Second Graders Sparkle at Prospector Theater

On Jan. 15, Country School second graders visited the unique and inspirational Prospector Theater in Ridgefield whose mission is to provide meaningful employment to people with disabilities.


Students met with employees or “Prospects” (as the theater refers to them) and were given a tour of the unique space which includes a three-story recycled art sculpture, screening rooms full of bean bag chairs, wall-to-wall vintage movie posters and bathrooms designed to feel like A-list dressing rooms.

Prospects spoke about their work, their passions and pointed out the many ways they contribute to the theater and “find their sparkle”- by being movie announcers and ushers, making PSA videos which screen before the movies, creating the artwork that covers the theater, embroidering names on uniforms, creating costumes, and even rapping before a movie.  

“Your sparkle is doing what you really love,” said second grader Dylan Berkeley. “The prospects feel like they have sparkle.”

“Everything was hot pink and black,” said second grader Max Tangen. “The whole place was so creative.”

At the end of the visit, the students, with the help of one of the prospects, wrote raps in an activity called “Raptivity.”  See below for second grader Emily Jantzen’s rap.

The field trip was part of larger social studies unit on identity. Over the course of their second grade experience, students learn about each of the eight social identifiers: race, ethnicity, gender, age, ability, religion, socio-economic status and family structure. During their study of ability, students discussed the difference between a physical disability a mental disability. They learned about the lives of blind and deaf people by reading stories such as Buddy: The First Seeing Eye Dog, and through a series of books about a deaf boy named Moses by Isaac Millman.

“At the theater, I learned that you can’t always see a disability,” said second grader Kate Regan.

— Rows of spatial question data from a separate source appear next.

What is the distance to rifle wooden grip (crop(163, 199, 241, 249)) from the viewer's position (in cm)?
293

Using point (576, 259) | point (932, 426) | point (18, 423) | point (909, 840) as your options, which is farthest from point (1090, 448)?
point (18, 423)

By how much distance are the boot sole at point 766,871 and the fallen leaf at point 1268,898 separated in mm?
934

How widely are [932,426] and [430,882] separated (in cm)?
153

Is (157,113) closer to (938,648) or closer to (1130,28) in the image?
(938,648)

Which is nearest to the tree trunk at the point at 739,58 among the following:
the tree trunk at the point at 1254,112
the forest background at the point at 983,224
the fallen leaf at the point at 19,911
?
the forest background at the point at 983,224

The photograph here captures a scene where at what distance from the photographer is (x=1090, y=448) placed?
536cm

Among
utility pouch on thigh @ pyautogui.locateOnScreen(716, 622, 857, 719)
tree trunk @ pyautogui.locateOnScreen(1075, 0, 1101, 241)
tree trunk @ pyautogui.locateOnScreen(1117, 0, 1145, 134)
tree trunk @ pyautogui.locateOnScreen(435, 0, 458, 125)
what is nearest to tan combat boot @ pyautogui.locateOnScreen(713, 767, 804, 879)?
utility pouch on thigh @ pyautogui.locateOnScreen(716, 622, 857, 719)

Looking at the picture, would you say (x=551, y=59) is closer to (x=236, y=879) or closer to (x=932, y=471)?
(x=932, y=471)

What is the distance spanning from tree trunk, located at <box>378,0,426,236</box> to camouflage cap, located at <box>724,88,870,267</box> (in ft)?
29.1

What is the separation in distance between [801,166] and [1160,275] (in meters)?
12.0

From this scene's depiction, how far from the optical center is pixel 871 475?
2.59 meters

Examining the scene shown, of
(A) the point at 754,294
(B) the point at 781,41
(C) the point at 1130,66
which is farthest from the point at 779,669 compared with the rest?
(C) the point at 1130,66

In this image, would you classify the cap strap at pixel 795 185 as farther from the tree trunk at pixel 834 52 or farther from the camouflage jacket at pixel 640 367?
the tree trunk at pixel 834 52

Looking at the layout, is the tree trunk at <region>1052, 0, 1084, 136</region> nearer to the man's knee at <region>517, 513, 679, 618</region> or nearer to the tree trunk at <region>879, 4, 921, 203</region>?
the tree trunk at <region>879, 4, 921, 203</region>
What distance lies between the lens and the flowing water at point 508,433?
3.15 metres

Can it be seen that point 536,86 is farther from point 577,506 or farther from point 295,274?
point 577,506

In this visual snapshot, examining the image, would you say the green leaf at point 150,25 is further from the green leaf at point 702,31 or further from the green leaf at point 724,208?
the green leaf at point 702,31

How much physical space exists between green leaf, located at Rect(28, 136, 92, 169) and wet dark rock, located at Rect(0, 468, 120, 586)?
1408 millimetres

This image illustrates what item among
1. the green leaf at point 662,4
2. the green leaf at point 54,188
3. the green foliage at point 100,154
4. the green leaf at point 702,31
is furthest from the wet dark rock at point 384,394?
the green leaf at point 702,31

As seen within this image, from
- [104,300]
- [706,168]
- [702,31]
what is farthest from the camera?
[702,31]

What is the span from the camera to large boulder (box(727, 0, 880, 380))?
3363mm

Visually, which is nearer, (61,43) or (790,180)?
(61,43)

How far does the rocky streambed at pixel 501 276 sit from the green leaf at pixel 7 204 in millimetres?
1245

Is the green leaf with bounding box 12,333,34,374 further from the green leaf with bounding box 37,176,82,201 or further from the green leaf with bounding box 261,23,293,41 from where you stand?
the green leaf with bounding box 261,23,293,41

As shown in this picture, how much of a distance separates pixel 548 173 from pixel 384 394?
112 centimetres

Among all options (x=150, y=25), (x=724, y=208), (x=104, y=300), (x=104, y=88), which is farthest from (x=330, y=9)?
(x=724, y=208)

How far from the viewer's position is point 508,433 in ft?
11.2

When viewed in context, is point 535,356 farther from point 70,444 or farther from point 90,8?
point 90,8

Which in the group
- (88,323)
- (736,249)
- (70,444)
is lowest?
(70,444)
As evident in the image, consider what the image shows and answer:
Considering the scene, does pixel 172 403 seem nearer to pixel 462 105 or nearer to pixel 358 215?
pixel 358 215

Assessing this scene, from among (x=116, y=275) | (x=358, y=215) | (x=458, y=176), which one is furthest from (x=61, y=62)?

“Before we went to the theater, we talked about why a person with a disability would want a job,” said second grade teacher Emily Anglund. “We discussed the importance of dignity, sharing passions and a desire for independence that all people have regardless of their ability.”

Emily’s rap:  
My name is Emily, and I’m here to say
I learned about the costume room today
Raps and food and art are what I make
People say I’m so creative, silly and great
I play anything and now I rhyme
Basketball, building and stuffed animals help make my sparkle shine.